• GIVEN PROBLEM:
Reproduce every one of the entries below word for word, line by line.

• MATERIAL:
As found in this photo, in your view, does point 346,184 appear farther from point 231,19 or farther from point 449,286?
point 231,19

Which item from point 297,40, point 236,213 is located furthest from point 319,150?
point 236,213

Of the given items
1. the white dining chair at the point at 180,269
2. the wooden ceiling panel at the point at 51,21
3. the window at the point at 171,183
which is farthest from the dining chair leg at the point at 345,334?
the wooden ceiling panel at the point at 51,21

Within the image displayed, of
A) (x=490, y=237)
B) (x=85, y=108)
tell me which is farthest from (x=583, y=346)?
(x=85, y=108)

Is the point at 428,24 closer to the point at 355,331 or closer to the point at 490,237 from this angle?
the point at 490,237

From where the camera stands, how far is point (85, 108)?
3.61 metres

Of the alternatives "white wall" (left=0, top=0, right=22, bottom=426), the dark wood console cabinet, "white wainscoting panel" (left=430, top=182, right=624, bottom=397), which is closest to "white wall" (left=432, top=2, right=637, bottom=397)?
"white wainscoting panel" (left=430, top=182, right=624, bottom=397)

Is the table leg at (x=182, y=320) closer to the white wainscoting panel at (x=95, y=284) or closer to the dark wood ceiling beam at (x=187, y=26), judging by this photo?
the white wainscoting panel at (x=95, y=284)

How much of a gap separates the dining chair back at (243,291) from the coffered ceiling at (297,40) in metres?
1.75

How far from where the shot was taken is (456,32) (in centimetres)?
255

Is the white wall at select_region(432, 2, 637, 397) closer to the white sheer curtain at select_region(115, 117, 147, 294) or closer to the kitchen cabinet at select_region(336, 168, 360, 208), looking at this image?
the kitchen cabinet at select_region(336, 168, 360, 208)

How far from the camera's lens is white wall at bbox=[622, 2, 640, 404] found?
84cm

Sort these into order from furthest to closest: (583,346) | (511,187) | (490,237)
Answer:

• TASK ANSWER:
As found in this photo, in your view, does point 346,184 appear farther from point 231,19 or farther from point 449,286?
point 231,19

Which item from point 297,40, point 236,213 is located furthest from point 319,150?
point 236,213

Of the given items
1. the white dining chair at the point at 180,269
2. the wooden ceiling panel at the point at 51,21
3. the window at the point at 171,183
which is farthest from the dining chair leg at the point at 345,334?
the wooden ceiling panel at the point at 51,21

Within the image displayed, of
A) (x=490, y=237)
B) (x=85, y=108)
tell me which is farthest from (x=583, y=346)?
(x=85, y=108)

Is the point at 428,24 closer to the point at 355,331 or closer to the point at 490,237 from this angle?
the point at 490,237

From where the camera stands, how far is point (85, 108)?
3.61 metres

Of the alternatives "white wall" (left=0, top=0, right=22, bottom=426), the dark wood console cabinet, "white wainscoting panel" (left=430, top=182, right=624, bottom=397), which is closest to "white wall" (left=432, top=2, right=637, bottom=397)?
"white wainscoting panel" (left=430, top=182, right=624, bottom=397)

Is the table leg at (x=182, y=320) closer to the white wainscoting panel at (x=95, y=284) or closer to the dark wood ceiling beam at (x=187, y=26), judging by this photo?
the white wainscoting panel at (x=95, y=284)

How much of a gap separates the dining chair back at (243,291) from the coffered ceiling at (297,40) in metres?
1.75

How far from where the shot was taken is (456,32) (in centimetres)?
255

Is the white wall at select_region(432, 2, 637, 397) closer to the white sheer curtain at select_region(115, 117, 147, 294) or closer to the kitchen cabinet at select_region(336, 168, 360, 208), looking at this image?
the kitchen cabinet at select_region(336, 168, 360, 208)

How far from the camera's lens is white wall at bbox=[622, 2, 640, 404] found?
84cm

Sort these into order from furthest to closest: (583,346) | (511,187) | (490,237)
Answer:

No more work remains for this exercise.